Greenville & Columbia Railroad (Columbia & Greenville Railroad) 1845 - 1903

The Greenville & Columbia Railroad (chartered 1845) was the first railroad to pass through the Wilson's Ferry area (The name changed to Pelzer in the 1880s). Completed in 1854, it was the first railroad to connect Greenville, SC and Columbia, SC. During the Civil War the railroad contributed to the war effort.

Around 1880, the name was changed to the Columbia & Greenville Railroad. Pelzer appeared as a small stop on the Columbia & Greenville in 1881. The depot was located near the intersection of US Hwy 81 and 20 and a spur from the depot to the Lower Mill's warehouses and boiler house was finished within the next few years. In 1893-1894 another spur was constructed to the Upper Mill.

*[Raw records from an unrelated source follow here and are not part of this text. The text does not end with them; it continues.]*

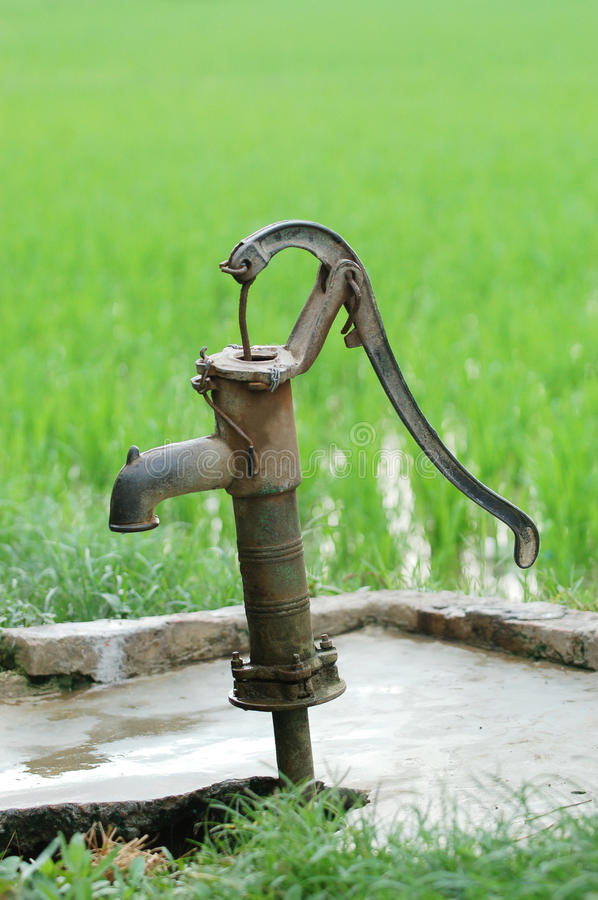 Ancient water pump. Photo of ancient water pump in padi field stock images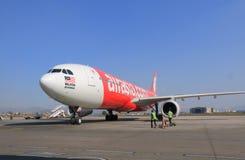 Plano de Air Asia Imagem de Stock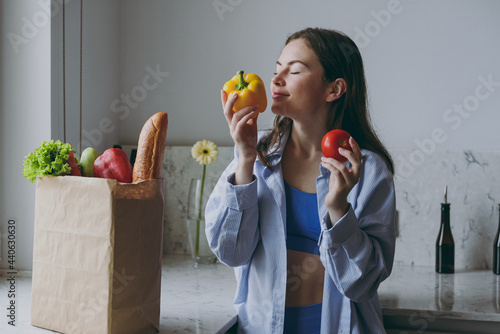 Tela Young happy satisfied vegeterian housewife woman 20s in casual clothes blue shirt hold tomato sniff bell pepper vegetables cooking food in light kitchen at home alone Healthy diet lifestyle concept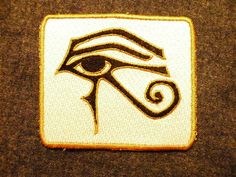The Eye of Ra (Horus) is an ancient Egyptian symbol of protection, royal power and good health. The fully embroidered patch is 4.06 wide and 3.61 high. It is embroidered with black and gold on a cream background with a gold colored edge.    This patch is fully iron on with no sewing required, although it is advised that patch be sewn on frequently laundered items.    Use to personalize your jacket, backpack, messenger bag, or just about anything you can imagine.    Please note these colors…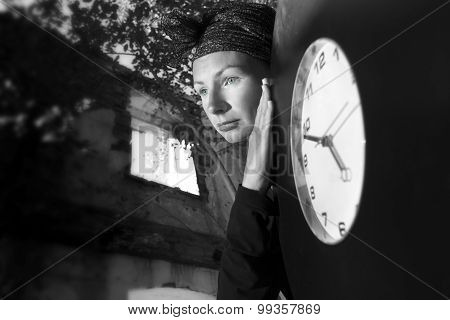 Girl On The Ruins Of The House With A Huge Clock In His Hands.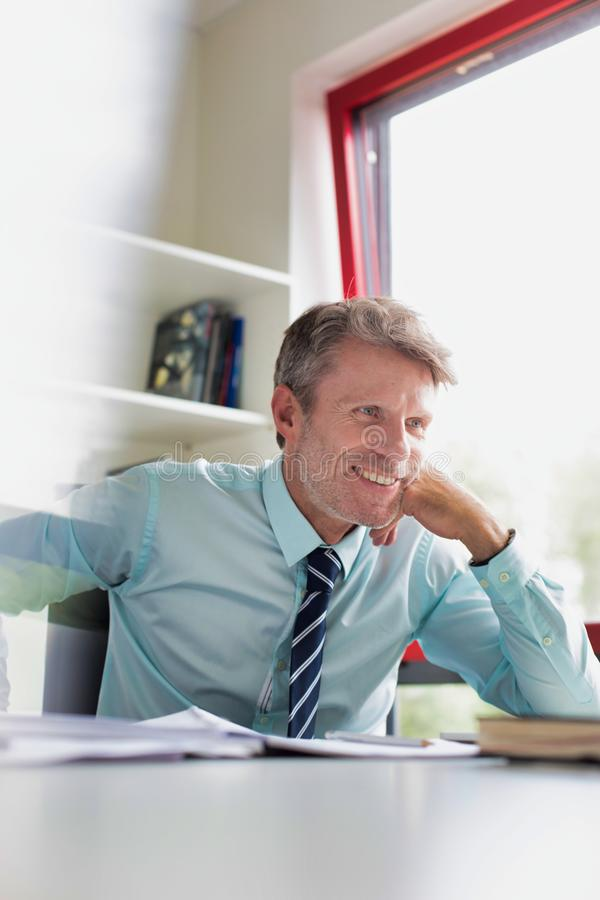 Senior executive business man with his head resting on his hand whilst wearing a suit and tie and smiling in the office stock image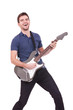 smiling man playing an electric guitar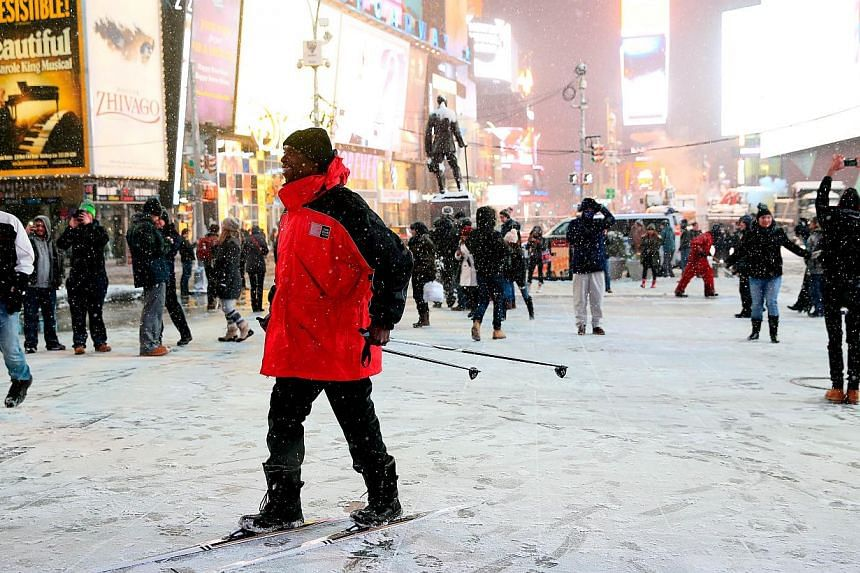 A man stands on skis in Times Square in New York City on Jan 26, 2015. -- PHOTO: AFP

The railroad was a lifeline for the mill. Without the railroad, Pelzer wouldn't become a thriving mill town in the 20th century. Raw cotton was imported from plantations around the South and the finished product was exported nationally and internationally.

Southern Railway (Norfolk Southern Railway) 1903 - 1982

Southern Railway acquired the Columbia & Greenville Railroad in 1903. The old Columbia & Greenville Railroad depot was replaced with a new Southern Railway depot which included a passenger station and freight house. When the Piedmont & Northern Electric Railway was completed through Pelzer in 1912, a junction was created with the Lower Mill spur. Two connections were made with the P & N with the Southern Railway spurs and parts of the right of way was shared to the mills. One was created at the junction of the P & N to service the Lower Mill and another by extending the existing Upper Mill spur to the P & N track.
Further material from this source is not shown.